What to produce => Recast the stretch from the line containing "How far is pixel" through the end of the records as a Markdown table with the columns Row and Line, giving each line a row number and skipping blank lines.

>> start

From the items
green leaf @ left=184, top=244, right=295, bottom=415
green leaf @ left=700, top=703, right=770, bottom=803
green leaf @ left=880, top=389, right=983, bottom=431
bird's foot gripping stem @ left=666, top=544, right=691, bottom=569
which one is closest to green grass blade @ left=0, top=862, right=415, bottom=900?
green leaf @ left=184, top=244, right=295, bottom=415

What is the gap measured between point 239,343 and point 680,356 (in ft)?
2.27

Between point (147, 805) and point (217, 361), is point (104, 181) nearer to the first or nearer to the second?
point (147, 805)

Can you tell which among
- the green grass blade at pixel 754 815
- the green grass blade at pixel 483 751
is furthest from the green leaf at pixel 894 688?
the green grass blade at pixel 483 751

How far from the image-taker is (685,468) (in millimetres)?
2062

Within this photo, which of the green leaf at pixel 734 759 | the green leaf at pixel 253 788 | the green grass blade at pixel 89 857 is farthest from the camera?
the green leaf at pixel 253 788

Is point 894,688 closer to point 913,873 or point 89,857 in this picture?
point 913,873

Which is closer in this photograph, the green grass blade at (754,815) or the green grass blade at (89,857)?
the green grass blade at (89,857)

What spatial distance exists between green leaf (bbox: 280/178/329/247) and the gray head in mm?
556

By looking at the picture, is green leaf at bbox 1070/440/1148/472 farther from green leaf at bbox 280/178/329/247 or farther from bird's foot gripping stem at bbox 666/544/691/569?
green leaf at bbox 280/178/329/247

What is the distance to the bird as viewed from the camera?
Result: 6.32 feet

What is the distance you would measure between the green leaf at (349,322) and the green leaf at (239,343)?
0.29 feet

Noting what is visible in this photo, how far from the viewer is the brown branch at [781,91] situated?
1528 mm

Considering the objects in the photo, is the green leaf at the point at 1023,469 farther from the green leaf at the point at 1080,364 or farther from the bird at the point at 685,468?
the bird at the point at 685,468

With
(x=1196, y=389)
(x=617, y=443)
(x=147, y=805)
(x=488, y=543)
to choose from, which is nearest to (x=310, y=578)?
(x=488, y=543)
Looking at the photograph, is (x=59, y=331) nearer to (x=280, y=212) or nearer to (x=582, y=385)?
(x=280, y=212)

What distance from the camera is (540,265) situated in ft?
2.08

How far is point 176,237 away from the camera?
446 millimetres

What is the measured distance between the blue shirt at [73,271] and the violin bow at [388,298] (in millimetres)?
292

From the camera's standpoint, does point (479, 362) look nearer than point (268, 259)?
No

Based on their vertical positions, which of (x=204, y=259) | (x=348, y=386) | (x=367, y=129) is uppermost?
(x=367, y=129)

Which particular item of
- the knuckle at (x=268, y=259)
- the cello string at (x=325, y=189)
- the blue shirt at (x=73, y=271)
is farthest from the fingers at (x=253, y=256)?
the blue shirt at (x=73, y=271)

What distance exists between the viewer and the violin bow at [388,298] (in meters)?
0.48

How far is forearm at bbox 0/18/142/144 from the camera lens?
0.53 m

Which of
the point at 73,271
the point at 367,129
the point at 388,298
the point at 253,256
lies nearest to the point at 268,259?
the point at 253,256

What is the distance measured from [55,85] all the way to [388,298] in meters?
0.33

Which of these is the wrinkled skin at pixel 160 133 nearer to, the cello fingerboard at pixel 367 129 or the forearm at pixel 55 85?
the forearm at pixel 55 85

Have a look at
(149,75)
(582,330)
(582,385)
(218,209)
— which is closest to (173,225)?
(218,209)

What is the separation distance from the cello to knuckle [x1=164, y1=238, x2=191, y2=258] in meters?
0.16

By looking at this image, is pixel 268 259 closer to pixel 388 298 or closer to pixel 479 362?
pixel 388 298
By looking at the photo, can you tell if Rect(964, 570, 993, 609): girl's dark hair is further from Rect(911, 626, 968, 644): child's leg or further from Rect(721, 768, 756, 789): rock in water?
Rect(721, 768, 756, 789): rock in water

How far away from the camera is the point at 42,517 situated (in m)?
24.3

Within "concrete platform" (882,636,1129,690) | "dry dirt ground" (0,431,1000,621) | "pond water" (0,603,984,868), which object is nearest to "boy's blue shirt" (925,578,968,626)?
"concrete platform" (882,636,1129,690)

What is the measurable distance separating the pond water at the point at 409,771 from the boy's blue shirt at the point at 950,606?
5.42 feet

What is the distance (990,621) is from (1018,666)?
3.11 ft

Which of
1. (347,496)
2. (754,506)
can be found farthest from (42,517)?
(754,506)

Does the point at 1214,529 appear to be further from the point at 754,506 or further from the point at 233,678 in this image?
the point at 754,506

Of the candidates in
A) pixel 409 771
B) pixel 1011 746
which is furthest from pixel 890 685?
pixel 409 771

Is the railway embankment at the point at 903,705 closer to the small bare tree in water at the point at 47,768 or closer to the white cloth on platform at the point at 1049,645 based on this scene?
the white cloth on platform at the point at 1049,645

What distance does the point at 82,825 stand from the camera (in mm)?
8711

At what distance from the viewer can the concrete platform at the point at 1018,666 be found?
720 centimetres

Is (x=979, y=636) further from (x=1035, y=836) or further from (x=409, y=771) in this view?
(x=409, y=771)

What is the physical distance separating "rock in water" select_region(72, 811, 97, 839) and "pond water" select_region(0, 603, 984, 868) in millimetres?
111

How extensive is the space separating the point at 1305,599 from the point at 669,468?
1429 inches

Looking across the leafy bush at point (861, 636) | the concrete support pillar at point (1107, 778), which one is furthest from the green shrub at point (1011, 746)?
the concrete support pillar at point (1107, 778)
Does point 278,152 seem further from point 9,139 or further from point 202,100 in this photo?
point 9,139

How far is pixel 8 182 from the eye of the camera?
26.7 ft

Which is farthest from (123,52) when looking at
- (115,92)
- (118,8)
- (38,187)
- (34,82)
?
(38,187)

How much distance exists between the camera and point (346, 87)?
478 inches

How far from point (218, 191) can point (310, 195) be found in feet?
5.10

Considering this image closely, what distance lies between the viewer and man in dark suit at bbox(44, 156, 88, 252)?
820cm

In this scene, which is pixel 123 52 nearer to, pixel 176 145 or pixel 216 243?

>> end

Result of the exercise =>
| Row | Line |
|---|---|
| 1 | How far is pixel 8 182 from the eye of the camera? |
| 2 | 26.7 ft |
| 3 | Which is farthest from (123,52) when looking at |
| 4 | - (115,92) |
| 5 | - (118,8) |
| 6 | - (38,187) |
| 7 | - (34,82) |
| 8 | ? |
| 9 | (38,187) |
| 10 | How much distance exists between the camera and point (346, 87)? |
| 11 | 478 inches |
| 12 | How far from point (218, 191) can point (310, 195) be found in feet? |
| 13 | 5.10 |
| 14 | Considering this image closely, what distance lies between the viewer and man in dark suit at bbox(44, 156, 88, 252)? |
| 15 | 820cm |
| 16 | In this scene, which is pixel 123 52 nearer to, pixel 176 145 or pixel 216 243? |